Line graph showing Index change in NHS full-time equivalent staff: September 2009–May 2013

Between March and April 2013, the number of managers decreased by 1,619 (4.6 per cent); scientific, therapeutic and technical staff by 2,258, consultants 570 and others (6,018) – the equivalent of more than 1 per cent – while nurses, midwives and health visitors decreased by 1,141 (0.4 per cent). All staff groups were down by 11,606 (1.1 per cent). These decreases in 2013 are larger than other recent years, but there are a number of factors that could begin to explain this.

The first is that some staff have taken voluntary or compulsory redundancy at the end of March. The latest redundancy figures show a clear increase in the latest period up to the end of March 2013 (see figure below).

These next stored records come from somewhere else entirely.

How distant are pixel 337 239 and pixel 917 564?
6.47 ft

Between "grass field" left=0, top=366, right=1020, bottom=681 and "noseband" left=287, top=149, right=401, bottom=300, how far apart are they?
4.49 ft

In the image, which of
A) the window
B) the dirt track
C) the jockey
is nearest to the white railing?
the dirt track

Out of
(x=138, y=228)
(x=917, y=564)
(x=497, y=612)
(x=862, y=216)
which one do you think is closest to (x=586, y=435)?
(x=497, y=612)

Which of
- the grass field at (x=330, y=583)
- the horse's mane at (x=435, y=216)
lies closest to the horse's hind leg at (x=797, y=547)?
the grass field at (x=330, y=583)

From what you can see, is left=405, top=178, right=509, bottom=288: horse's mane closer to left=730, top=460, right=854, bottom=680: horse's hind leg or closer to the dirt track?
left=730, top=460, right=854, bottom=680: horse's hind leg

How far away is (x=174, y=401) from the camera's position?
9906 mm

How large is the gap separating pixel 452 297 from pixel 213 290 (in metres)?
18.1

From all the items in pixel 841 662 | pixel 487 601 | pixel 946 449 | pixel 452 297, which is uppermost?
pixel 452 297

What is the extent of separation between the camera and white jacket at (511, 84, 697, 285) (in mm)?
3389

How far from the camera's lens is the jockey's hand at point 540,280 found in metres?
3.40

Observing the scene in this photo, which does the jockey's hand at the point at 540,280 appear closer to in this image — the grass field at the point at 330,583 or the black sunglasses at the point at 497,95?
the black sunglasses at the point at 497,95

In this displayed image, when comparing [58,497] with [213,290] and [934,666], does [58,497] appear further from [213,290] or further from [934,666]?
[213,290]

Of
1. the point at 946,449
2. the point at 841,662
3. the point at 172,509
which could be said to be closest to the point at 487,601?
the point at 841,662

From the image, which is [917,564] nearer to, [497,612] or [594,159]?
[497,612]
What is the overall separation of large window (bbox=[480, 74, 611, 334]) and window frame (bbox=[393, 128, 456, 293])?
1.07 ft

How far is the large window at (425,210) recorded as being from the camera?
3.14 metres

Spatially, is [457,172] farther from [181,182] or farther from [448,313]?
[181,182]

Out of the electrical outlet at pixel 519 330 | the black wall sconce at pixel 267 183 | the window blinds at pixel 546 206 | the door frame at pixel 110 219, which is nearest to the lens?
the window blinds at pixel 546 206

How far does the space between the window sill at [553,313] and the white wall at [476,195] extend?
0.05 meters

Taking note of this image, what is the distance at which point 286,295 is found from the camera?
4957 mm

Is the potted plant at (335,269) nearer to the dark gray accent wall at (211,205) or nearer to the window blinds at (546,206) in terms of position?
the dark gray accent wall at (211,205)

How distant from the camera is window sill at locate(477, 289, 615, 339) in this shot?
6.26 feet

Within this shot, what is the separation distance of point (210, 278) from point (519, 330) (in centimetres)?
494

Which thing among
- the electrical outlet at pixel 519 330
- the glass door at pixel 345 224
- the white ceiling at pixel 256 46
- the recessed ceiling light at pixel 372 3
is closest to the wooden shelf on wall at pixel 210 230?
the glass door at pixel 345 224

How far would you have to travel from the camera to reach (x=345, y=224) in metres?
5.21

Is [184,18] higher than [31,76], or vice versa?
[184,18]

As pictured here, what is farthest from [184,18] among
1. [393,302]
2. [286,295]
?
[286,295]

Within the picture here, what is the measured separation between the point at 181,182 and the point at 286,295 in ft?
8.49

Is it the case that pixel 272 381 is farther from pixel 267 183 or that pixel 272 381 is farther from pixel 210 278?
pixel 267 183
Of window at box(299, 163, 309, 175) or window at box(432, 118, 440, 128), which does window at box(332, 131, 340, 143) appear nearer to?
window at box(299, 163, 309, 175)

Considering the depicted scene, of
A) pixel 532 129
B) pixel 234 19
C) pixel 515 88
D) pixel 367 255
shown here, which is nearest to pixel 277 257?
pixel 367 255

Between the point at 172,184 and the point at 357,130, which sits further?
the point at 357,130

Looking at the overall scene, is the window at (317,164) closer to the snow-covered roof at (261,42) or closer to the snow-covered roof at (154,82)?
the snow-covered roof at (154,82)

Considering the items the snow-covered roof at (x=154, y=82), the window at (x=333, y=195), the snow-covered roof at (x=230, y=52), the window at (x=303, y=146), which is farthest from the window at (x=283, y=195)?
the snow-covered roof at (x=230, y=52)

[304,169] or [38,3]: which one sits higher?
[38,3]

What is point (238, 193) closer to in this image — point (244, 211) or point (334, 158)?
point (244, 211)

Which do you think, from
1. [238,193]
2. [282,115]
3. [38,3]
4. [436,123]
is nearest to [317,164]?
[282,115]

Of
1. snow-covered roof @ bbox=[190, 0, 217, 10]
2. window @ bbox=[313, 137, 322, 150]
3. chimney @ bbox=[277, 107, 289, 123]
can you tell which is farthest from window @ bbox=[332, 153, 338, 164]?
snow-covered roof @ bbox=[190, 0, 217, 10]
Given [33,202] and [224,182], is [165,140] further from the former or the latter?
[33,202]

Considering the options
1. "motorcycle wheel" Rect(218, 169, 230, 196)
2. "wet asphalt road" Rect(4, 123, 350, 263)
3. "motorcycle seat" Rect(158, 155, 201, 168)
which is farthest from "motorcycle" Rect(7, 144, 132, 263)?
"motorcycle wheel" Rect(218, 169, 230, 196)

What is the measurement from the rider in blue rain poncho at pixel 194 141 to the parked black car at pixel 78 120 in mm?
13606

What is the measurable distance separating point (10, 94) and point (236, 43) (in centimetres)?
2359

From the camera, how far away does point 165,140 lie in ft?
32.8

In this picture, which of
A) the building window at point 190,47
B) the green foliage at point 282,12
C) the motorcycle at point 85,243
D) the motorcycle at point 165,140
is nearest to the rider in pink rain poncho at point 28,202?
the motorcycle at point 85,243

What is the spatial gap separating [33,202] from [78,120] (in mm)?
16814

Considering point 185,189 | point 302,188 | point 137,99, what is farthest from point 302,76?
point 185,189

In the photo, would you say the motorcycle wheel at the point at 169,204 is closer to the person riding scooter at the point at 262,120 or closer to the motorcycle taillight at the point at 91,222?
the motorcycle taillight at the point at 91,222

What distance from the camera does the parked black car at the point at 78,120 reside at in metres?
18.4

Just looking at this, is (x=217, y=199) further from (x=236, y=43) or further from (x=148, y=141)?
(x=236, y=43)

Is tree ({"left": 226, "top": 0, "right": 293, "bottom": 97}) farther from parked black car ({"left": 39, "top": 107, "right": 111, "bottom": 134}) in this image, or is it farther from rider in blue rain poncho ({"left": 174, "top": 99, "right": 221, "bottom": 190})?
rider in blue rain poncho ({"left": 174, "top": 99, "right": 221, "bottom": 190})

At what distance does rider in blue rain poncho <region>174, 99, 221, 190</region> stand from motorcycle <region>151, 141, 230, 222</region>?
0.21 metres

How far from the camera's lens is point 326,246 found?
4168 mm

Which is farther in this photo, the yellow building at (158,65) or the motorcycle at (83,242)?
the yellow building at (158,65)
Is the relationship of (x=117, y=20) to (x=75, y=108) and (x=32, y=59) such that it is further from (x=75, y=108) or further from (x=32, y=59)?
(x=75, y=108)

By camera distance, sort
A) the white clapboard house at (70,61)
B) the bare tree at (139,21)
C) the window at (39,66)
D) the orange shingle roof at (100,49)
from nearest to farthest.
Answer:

Quarterly head counts of compulsory redundancies: 2007/08–2012/13

Line graph showing Quarterly head counts of compulsory redundancies: 2007/08–2012/13

The second factor is that the NHS runs its accounting periods on financial years, which means that any fixed-term contracts for the financial year 2012/13 are likely to have ended on 31 March 2013. This has also affected workforce figures in the past – as the past three years' worth of data show – but certainly the scale of contracts ending this year is striking. There were 3,295 redundancies in the final quarter of 2012/13 – the equivalent of 0.3 per cent of the total NHS workforce.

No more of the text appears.